··· PAGE EXTRACT ···

Mealtime


We've just had a holiday here - and holidays mean family meals!

I used to dream of those family mealtimes when everyone was relaxed and happy to be at the table together at the same time.  Sharing laughs and stories and interesting conversation, enjoying the food and not dropping it on the floor (accidentally or on purpose) or getting up constantly, or telling each other what to eat or complaining about the vegetables or snorting milk through their noses.  I have dreamed of dinner conversations that didn't have to do with bodily functions.  Whenever I read one of those essays about the halcyon days of someone else's dinner table, I wonder if, in general, families really do have those wonderful mealtimes together or if the reporter of said halcyon days is just lying to get attention.

··· DATA SHOWN ···

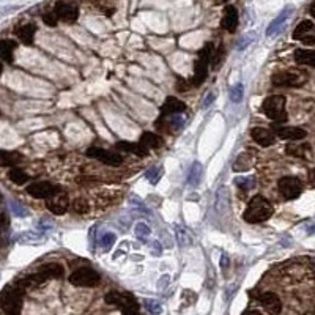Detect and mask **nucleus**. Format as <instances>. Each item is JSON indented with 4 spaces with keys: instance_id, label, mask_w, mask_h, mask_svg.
Wrapping results in <instances>:
<instances>
[{
    "instance_id": "19",
    "label": "nucleus",
    "mask_w": 315,
    "mask_h": 315,
    "mask_svg": "<svg viewBox=\"0 0 315 315\" xmlns=\"http://www.w3.org/2000/svg\"><path fill=\"white\" fill-rule=\"evenodd\" d=\"M185 110H186V104L175 96L166 98L163 107H161L163 115H175V114H180V112H185Z\"/></svg>"
},
{
    "instance_id": "28",
    "label": "nucleus",
    "mask_w": 315,
    "mask_h": 315,
    "mask_svg": "<svg viewBox=\"0 0 315 315\" xmlns=\"http://www.w3.org/2000/svg\"><path fill=\"white\" fill-rule=\"evenodd\" d=\"M139 144H142L145 148H159V147L163 145V139H161L158 134H155V132L147 131L141 136Z\"/></svg>"
},
{
    "instance_id": "15",
    "label": "nucleus",
    "mask_w": 315,
    "mask_h": 315,
    "mask_svg": "<svg viewBox=\"0 0 315 315\" xmlns=\"http://www.w3.org/2000/svg\"><path fill=\"white\" fill-rule=\"evenodd\" d=\"M274 134L284 141H301L307 136V132L301 128H293V126H277L274 129Z\"/></svg>"
},
{
    "instance_id": "9",
    "label": "nucleus",
    "mask_w": 315,
    "mask_h": 315,
    "mask_svg": "<svg viewBox=\"0 0 315 315\" xmlns=\"http://www.w3.org/2000/svg\"><path fill=\"white\" fill-rule=\"evenodd\" d=\"M293 40H298L306 46L315 44V25L311 21H303L296 25V29L293 30Z\"/></svg>"
},
{
    "instance_id": "35",
    "label": "nucleus",
    "mask_w": 315,
    "mask_h": 315,
    "mask_svg": "<svg viewBox=\"0 0 315 315\" xmlns=\"http://www.w3.org/2000/svg\"><path fill=\"white\" fill-rule=\"evenodd\" d=\"M136 236L139 238V240H145V238H148L150 236V233H151V230H150V227L147 226V224H144V222H139L137 226H136Z\"/></svg>"
},
{
    "instance_id": "29",
    "label": "nucleus",
    "mask_w": 315,
    "mask_h": 315,
    "mask_svg": "<svg viewBox=\"0 0 315 315\" xmlns=\"http://www.w3.org/2000/svg\"><path fill=\"white\" fill-rule=\"evenodd\" d=\"M8 178L13 181L15 185H25L27 181H29V175H27L22 169H19V167H13V169L8 172Z\"/></svg>"
},
{
    "instance_id": "6",
    "label": "nucleus",
    "mask_w": 315,
    "mask_h": 315,
    "mask_svg": "<svg viewBox=\"0 0 315 315\" xmlns=\"http://www.w3.org/2000/svg\"><path fill=\"white\" fill-rule=\"evenodd\" d=\"M100 281V274L92 268H79L69 276V282L76 287H96Z\"/></svg>"
},
{
    "instance_id": "52",
    "label": "nucleus",
    "mask_w": 315,
    "mask_h": 315,
    "mask_svg": "<svg viewBox=\"0 0 315 315\" xmlns=\"http://www.w3.org/2000/svg\"><path fill=\"white\" fill-rule=\"evenodd\" d=\"M312 177H314V180H315V169L312 170Z\"/></svg>"
},
{
    "instance_id": "27",
    "label": "nucleus",
    "mask_w": 315,
    "mask_h": 315,
    "mask_svg": "<svg viewBox=\"0 0 315 315\" xmlns=\"http://www.w3.org/2000/svg\"><path fill=\"white\" fill-rule=\"evenodd\" d=\"M38 271L43 273L47 279H51V277L60 279V277H63V274H65V270H63V267H62V265H59V263H46Z\"/></svg>"
},
{
    "instance_id": "46",
    "label": "nucleus",
    "mask_w": 315,
    "mask_h": 315,
    "mask_svg": "<svg viewBox=\"0 0 315 315\" xmlns=\"http://www.w3.org/2000/svg\"><path fill=\"white\" fill-rule=\"evenodd\" d=\"M123 315H139V309L136 307H126V309H122Z\"/></svg>"
},
{
    "instance_id": "21",
    "label": "nucleus",
    "mask_w": 315,
    "mask_h": 315,
    "mask_svg": "<svg viewBox=\"0 0 315 315\" xmlns=\"http://www.w3.org/2000/svg\"><path fill=\"white\" fill-rule=\"evenodd\" d=\"M295 62L298 65L315 68V51H311V49H296Z\"/></svg>"
},
{
    "instance_id": "24",
    "label": "nucleus",
    "mask_w": 315,
    "mask_h": 315,
    "mask_svg": "<svg viewBox=\"0 0 315 315\" xmlns=\"http://www.w3.org/2000/svg\"><path fill=\"white\" fill-rule=\"evenodd\" d=\"M22 161V155L18 151L0 150V167H13Z\"/></svg>"
},
{
    "instance_id": "1",
    "label": "nucleus",
    "mask_w": 315,
    "mask_h": 315,
    "mask_svg": "<svg viewBox=\"0 0 315 315\" xmlns=\"http://www.w3.org/2000/svg\"><path fill=\"white\" fill-rule=\"evenodd\" d=\"M273 213H274V208L270 204V200L265 199L263 195H255L254 199H251L243 218L249 224H260L270 219Z\"/></svg>"
},
{
    "instance_id": "41",
    "label": "nucleus",
    "mask_w": 315,
    "mask_h": 315,
    "mask_svg": "<svg viewBox=\"0 0 315 315\" xmlns=\"http://www.w3.org/2000/svg\"><path fill=\"white\" fill-rule=\"evenodd\" d=\"M175 87H177L178 92L186 93L188 90H189V87H191V84H189V82H188L186 79H183V78H178V79H177V84H175Z\"/></svg>"
},
{
    "instance_id": "50",
    "label": "nucleus",
    "mask_w": 315,
    "mask_h": 315,
    "mask_svg": "<svg viewBox=\"0 0 315 315\" xmlns=\"http://www.w3.org/2000/svg\"><path fill=\"white\" fill-rule=\"evenodd\" d=\"M216 3H226V2H229V0H214Z\"/></svg>"
},
{
    "instance_id": "13",
    "label": "nucleus",
    "mask_w": 315,
    "mask_h": 315,
    "mask_svg": "<svg viewBox=\"0 0 315 315\" xmlns=\"http://www.w3.org/2000/svg\"><path fill=\"white\" fill-rule=\"evenodd\" d=\"M258 301H260V304L271 315H277V314H281V311H282V303H281V299H279V296L276 295V293H271V292L262 293V295L258 296Z\"/></svg>"
},
{
    "instance_id": "11",
    "label": "nucleus",
    "mask_w": 315,
    "mask_h": 315,
    "mask_svg": "<svg viewBox=\"0 0 315 315\" xmlns=\"http://www.w3.org/2000/svg\"><path fill=\"white\" fill-rule=\"evenodd\" d=\"M106 303L107 304H114V306H118L120 309H126V307H136L139 309V304L136 298L129 295V293H118V292H110L106 295Z\"/></svg>"
},
{
    "instance_id": "48",
    "label": "nucleus",
    "mask_w": 315,
    "mask_h": 315,
    "mask_svg": "<svg viewBox=\"0 0 315 315\" xmlns=\"http://www.w3.org/2000/svg\"><path fill=\"white\" fill-rule=\"evenodd\" d=\"M243 315H263V314L258 312V311H246Z\"/></svg>"
},
{
    "instance_id": "42",
    "label": "nucleus",
    "mask_w": 315,
    "mask_h": 315,
    "mask_svg": "<svg viewBox=\"0 0 315 315\" xmlns=\"http://www.w3.org/2000/svg\"><path fill=\"white\" fill-rule=\"evenodd\" d=\"M57 16H55V13H46V15L43 16V21H44V24L49 25V27H55L57 25Z\"/></svg>"
},
{
    "instance_id": "49",
    "label": "nucleus",
    "mask_w": 315,
    "mask_h": 315,
    "mask_svg": "<svg viewBox=\"0 0 315 315\" xmlns=\"http://www.w3.org/2000/svg\"><path fill=\"white\" fill-rule=\"evenodd\" d=\"M311 15H312V18L315 19V2L311 5Z\"/></svg>"
},
{
    "instance_id": "10",
    "label": "nucleus",
    "mask_w": 315,
    "mask_h": 315,
    "mask_svg": "<svg viewBox=\"0 0 315 315\" xmlns=\"http://www.w3.org/2000/svg\"><path fill=\"white\" fill-rule=\"evenodd\" d=\"M87 156L88 158H93L101 161V163L107 164V166H120L123 163V158L117 153H112L109 150H103V148H98V147H92V148L87 150Z\"/></svg>"
},
{
    "instance_id": "26",
    "label": "nucleus",
    "mask_w": 315,
    "mask_h": 315,
    "mask_svg": "<svg viewBox=\"0 0 315 315\" xmlns=\"http://www.w3.org/2000/svg\"><path fill=\"white\" fill-rule=\"evenodd\" d=\"M230 205V195H229V189L226 186H222L221 189H218L216 192V210L219 213H227Z\"/></svg>"
},
{
    "instance_id": "31",
    "label": "nucleus",
    "mask_w": 315,
    "mask_h": 315,
    "mask_svg": "<svg viewBox=\"0 0 315 315\" xmlns=\"http://www.w3.org/2000/svg\"><path fill=\"white\" fill-rule=\"evenodd\" d=\"M224 59H226V49H224V46H219L218 51L213 52V57H211V68H213V69L221 68Z\"/></svg>"
},
{
    "instance_id": "8",
    "label": "nucleus",
    "mask_w": 315,
    "mask_h": 315,
    "mask_svg": "<svg viewBox=\"0 0 315 315\" xmlns=\"http://www.w3.org/2000/svg\"><path fill=\"white\" fill-rule=\"evenodd\" d=\"M279 192L282 194V197L287 200H295L298 199L301 192H303V185L295 177H284L277 181Z\"/></svg>"
},
{
    "instance_id": "45",
    "label": "nucleus",
    "mask_w": 315,
    "mask_h": 315,
    "mask_svg": "<svg viewBox=\"0 0 315 315\" xmlns=\"http://www.w3.org/2000/svg\"><path fill=\"white\" fill-rule=\"evenodd\" d=\"M252 37H254V35H248V37L241 38V41H240V43H238V51H241V49H244V47H246V46H248V44L251 43Z\"/></svg>"
},
{
    "instance_id": "20",
    "label": "nucleus",
    "mask_w": 315,
    "mask_h": 315,
    "mask_svg": "<svg viewBox=\"0 0 315 315\" xmlns=\"http://www.w3.org/2000/svg\"><path fill=\"white\" fill-rule=\"evenodd\" d=\"M35 33H37V27L33 24H24L16 29V37L27 46H30L33 43Z\"/></svg>"
},
{
    "instance_id": "44",
    "label": "nucleus",
    "mask_w": 315,
    "mask_h": 315,
    "mask_svg": "<svg viewBox=\"0 0 315 315\" xmlns=\"http://www.w3.org/2000/svg\"><path fill=\"white\" fill-rule=\"evenodd\" d=\"M10 226V219L5 213L0 214V232H5V229Z\"/></svg>"
},
{
    "instance_id": "38",
    "label": "nucleus",
    "mask_w": 315,
    "mask_h": 315,
    "mask_svg": "<svg viewBox=\"0 0 315 315\" xmlns=\"http://www.w3.org/2000/svg\"><path fill=\"white\" fill-rule=\"evenodd\" d=\"M114 243H115V235L114 233H104L101 236V240H100V244H101V248L104 251H109L112 246H114Z\"/></svg>"
},
{
    "instance_id": "14",
    "label": "nucleus",
    "mask_w": 315,
    "mask_h": 315,
    "mask_svg": "<svg viewBox=\"0 0 315 315\" xmlns=\"http://www.w3.org/2000/svg\"><path fill=\"white\" fill-rule=\"evenodd\" d=\"M47 210L54 214H63L68 210V205H69V200H68V195L65 192H59L57 195H54V197L47 199Z\"/></svg>"
},
{
    "instance_id": "51",
    "label": "nucleus",
    "mask_w": 315,
    "mask_h": 315,
    "mask_svg": "<svg viewBox=\"0 0 315 315\" xmlns=\"http://www.w3.org/2000/svg\"><path fill=\"white\" fill-rule=\"evenodd\" d=\"M2 73H3V66H2V63H0V76H2Z\"/></svg>"
},
{
    "instance_id": "18",
    "label": "nucleus",
    "mask_w": 315,
    "mask_h": 315,
    "mask_svg": "<svg viewBox=\"0 0 315 315\" xmlns=\"http://www.w3.org/2000/svg\"><path fill=\"white\" fill-rule=\"evenodd\" d=\"M238 10L235 8L233 5H227L226 10H224V16H222V27L226 29L227 32H235L236 27H238Z\"/></svg>"
},
{
    "instance_id": "25",
    "label": "nucleus",
    "mask_w": 315,
    "mask_h": 315,
    "mask_svg": "<svg viewBox=\"0 0 315 315\" xmlns=\"http://www.w3.org/2000/svg\"><path fill=\"white\" fill-rule=\"evenodd\" d=\"M285 150H287V155L295 158H309L311 155L309 144H289Z\"/></svg>"
},
{
    "instance_id": "23",
    "label": "nucleus",
    "mask_w": 315,
    "mask_h": 315,
    "mask_svg": "<svg viewBox=\"0 0 315 315\" xmlns=\"http://www.w3.org/2000/svg\"><path fill=\"white\" fill-rule=\"evenodd\" d=\"M115 148L117 150H122V151H131V153H134L136 156H141V158L148 155V148H145L142 144H132V142L122 141V142H118L115 145Z\"/></svg>"
},
{
    "instance_id": "3",
    "label": "nucleus",
    "mask_w": 315,
    "mask_h": 315,
    "mask_svg": "<svg viewBox=\"0 0 315 315\" xmlns=\"http://www.w3.org/2000/svg\"><path fill=\"white\" fill-rule=\"evenodd\" d=\"M213 44L207 43L204 47L199 51V57L195 60L194 65V78H192V85L199 87L202 82L207 79L208 74V66L211 63V57H213Z\"/></svg>"
},
{
    "instance_id": "12",
    "label": "nucleus",
    "mask_w": 315,
    "mask_h": 315,
    "mask_svg": "<svg viewBox=\"0 0 315 315\" xmlns=\"http://www.w3.org/2000/svg\"><path fill=\"white\" fill-rule=\"evenodd\" d=\"M54 13H55V16L62 21H65V22H74L79 16L78 6H74L71 3H65V2H59L55 5Z\"/></svg>"
},
{
    "instance_id": "39",
    "label": "nucleus",
    "mask_w": 315,
    "mask_h": 315,
    "mask_svg": "<svg viewBox=\"0 0 315 315\" xmlns=\"http://www.w3.org/2000/svg\"><path fill=\"white\" fill-rule=\"evenodd\" d=\"M236 185L240 189H243V191H249V189H252L255 186V180L254 178H236Z\"/></svg>"
},
{
    "instance_id": "43",
    "label": "nucleus",
    "mask_w": 315,
    "mask_h": 315,
    "mask_svg": "<svg viewBox=\"0 0 315 315\" xmlns=\"http://www.w3.org/2000/svg\"><path fill=\"white\" fill-rule=\"evenodd\" d=\"M229 268H230V258H229L227 254H222V257H221V270H222L224 276H227Z\"/></svg>"
},
{
    "instance_id": "5",
    "label": "nucleus",
    "mask_w": 315,
    "mask_h": 315,
    "mask_svg": "<svg viewBox=\"0 0 315 315\" xmlns=\"http://www.w3.org/2000/svg\"><path fill=\"white\" fill-rule=\"evenodd\" d=\"M307 81V73L303 69H289L273 76V85L276 87H301Z\"/></svg>"
},
{
    "instance_id": "4",
    "label": "nucleus",
    "mask_w": 315,
    "mask_h": 315,
    "mask_svg": "<svg viewBox=\"0 0 315 315\" xmlns=\"http://www.w3.org/2000/svg\"><path fill=\"white\" fill-rule=\"evenodd\" d=\"M262 110H263V114L267 115L270 120H273V122H277V123L287 122L285 96H282V95L268 96L267 100L263 101Z\"/></svg>"
},
{
    "instance_id": "2",
    "label": "nucleus",
    "mask_w": 315,
    "mask_h": 315,
    "mask_svg": "<svg viewBox=\"0 0 315 315\" xmlns=\"http://www.w3.org/2000/svg\"><path fill=\"white\" fill-rule=\"evenodd\" d=\"M24 290L15 285H6L0 293V307L6 315H19L22 311Z\"/></svg>"
},
{
    "instance_id": "47",
    "label": "nucleus",
    "mask_w": 315,
    "mask_h": 315,
    "mask_svg": "<svg viewBox=\"0 0 315 315\" xmlns=\"http://www.w3.org/2000/svg\"><path fill=\"white\" fill-rule=\"evenodd\" d=\"M213 100H214V95H213V93H210V95H208V96L205 98V100H204V107L207 109V107H210V106H211Z\"/></svg>"
},
{
    "instance_id": "36",
    "label": "nucleus",
    "mask_w": 315,
    "mask_h": 315,
    "mask_svg": "<svg viewBox=\"0 0 315 315\" xmlns=\"http://www.w3.org/2000/svg\"><path fill=\"white\" fill-rule=\"evenodd\" d=\"M144 304H145V309L148 311L150 314L159 315L161 312H163V307H161V304L158 303V301H155V299H145Z\"/></svg>"
},
{
    "instance_id": "22",
    "label": "nucleus",
    "mask_w": 315,
    "mask_h": 315,
    "mask_svg": "<svg viewBox=\"0 0 315 315\" xmlns=\"http://www.w3.org/2000/svg\"><path fill=\"white\" fill-rule=\"evenodd\" d=\"M16 46H18L16 41H13V40H2L0 41V59L6 63H13V60H15L13 52H15Z\"/></svg>"
},
{
    "instance_id": "7",
    "label": "nucleus",
    "mask_w": 315,
    "mask_h": 315,
    "mask_svg": "<svg viewBox=\"0 0 315 315\" xmlns=\"http://www.w3.org/2000/svg\"><path fill=\"white\" fill-rule=\"evenodd\" d=\"M25 191L35 199H51L62 192V189L60 186L49 183V181H35V183H30L25 188Z\"/></svg>"
},
{
    "instance_id": "40",
    "label": "nucleus",
    "mask_w": 315,
    "mask_h": 315,
    "mask_svg": "<svg viewBox=\"0 0 315 315\" xmlns=\"http://www.w3.org/2000/svg\"><path fill=\"white\" fill-rule=\"evenodd\" d=\"M73 210L76 213L84 214V213L88 211V205H87V202H84V200H74L73 202Z\"/></svg>"
},
{
    "instance_id": "37",
    "label": "nucleus",
    "mask_w": 315,
    "mask_h": 315,
    "mask_svg": "<svg viewBox=\"0 0 315 315\" xmlns=\"http://www.w3.org/2000/svg\"><path fill=\"white\" fill-rule=\"evenodd\" d=\"M177 229V240L180 241V244L181 246H188V244H191V236L188 235V232H186V229H183V227H175Z\"/></svg>"
},
{
    "instance_id": "32",
    "label": "nucleus",
    "mask_w": 315,
    "mask_h": 315,
    "mask_svg": "<svg viewBox=\"0 0 315 315\" xmlns=\"http://www.w3.org/2000/svg\"><path fill=\"white\" fill-rule=\"evenodd\" d=\"M163 173H164L163 167H151L150 170H147L145 178L148 180L151 185H156L158 181L161 180V177H163Z\"/></svg>"
},
{
    "instance_id": "16",
    "label": "nucleus",
    "mask_w": 315,
    "mask_h": 315,
    "mask_svg": "<svg viewBox=\"0 0 315 315\" xmlns=\"http://www.w3.org/2000/svg\"><path fill=\"white\" fill-rule=\"evenodd\" d=\"M251 136L254 139V142L258 144L260 147H270L276 142V134L273 132L271 129H267V128H254L251 131Z\"/></svg>"
},
{
    "instance_id": "33",
    "label": "nucleus",
    "mask_w": 315,
    "mask_h": 315,
    "mask_svg": "<svg viewBox=\"0 0 315 315\" xmlns=\"http://www.w3.org/2000/svg\"><path fill=\"white\" fill-rule=\"evenodd\" d=\"M10 207H11L13 214H16V218H25V216L29 214V210L24 208L21 204H18L16 200H11L10 202Z\"/></svg>"
},
{
    "instance_id": "17",
    "label": "nucleus",
    "mask_w": 315,
    "mask_h": 315,
    "mask_svg": "<svg viewBox=\"0 0 315 315\" xmlns=\"http://www.w3.org/2000/svg\"><path fill=\"white\" fill-rule=\"evenodd\" d=\"M292 11H293V6H285L281 15H279V16L268 25V29H267V37H270V38H271V37H276V35L282 30V27H284V24L287 22V19L290 18Z\"/></svg>"
},
{
    "instance_id": "34",
    "label": "nucleus",
    "mask_w": 315,
    "mask_h": 315,
    "mask_svg": "<svg viewBox=\"0 0 315 315\" xmlns=\"http://www.w3.org/2000/svg\"><path fill=\"white\" fill-rule=\"evenodd\" d=\"M243 95H244V88H243V84H236V85L230 90V101L233 103H240L243 100Z\"/></svg>"
},
{
    "instance_id": "30",
    "label": "nucleus",
    "mask_w": 315,
    "mask_h": 315,
    "mask_svg": "<svg viewBox=\"0 0 315 315\" xmlns=\"http://www.w3.org/2000/svg\"><path fill=\"white\" fill-rule=\"evenodd\" d=\"M202 164L200 163H194V166L191 167V172H189V177H188V183L191 186H197L200 183V178H202Z\"/></svg>"
}]
</instances>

···

**AIM 1**
Translate this sentence from the mealtime passage into Spanish: "I have dreamed of dinner conversations that didn't have to do with bodily functions."
**AIM 2**
Summarize the mealtime passage in two sentences.

**WRITTEN ANSWER 1**
He soñado con conversaciones durante la cena que no tuvieran que ver con las funciones corporales.

**WRITTEN ANSWER 2**
After a holiday full of family meals, the writer recalls dreaming of relaxed mealtimes with shared laughs, stories and good conversation, free of dropped food, constant getting up, complaints about vegetables and milk snorted through noses. Reading essays about other families' idyllic dinners, the writer wonders whether such mealtimes really happen or whether those writers are lying for attention.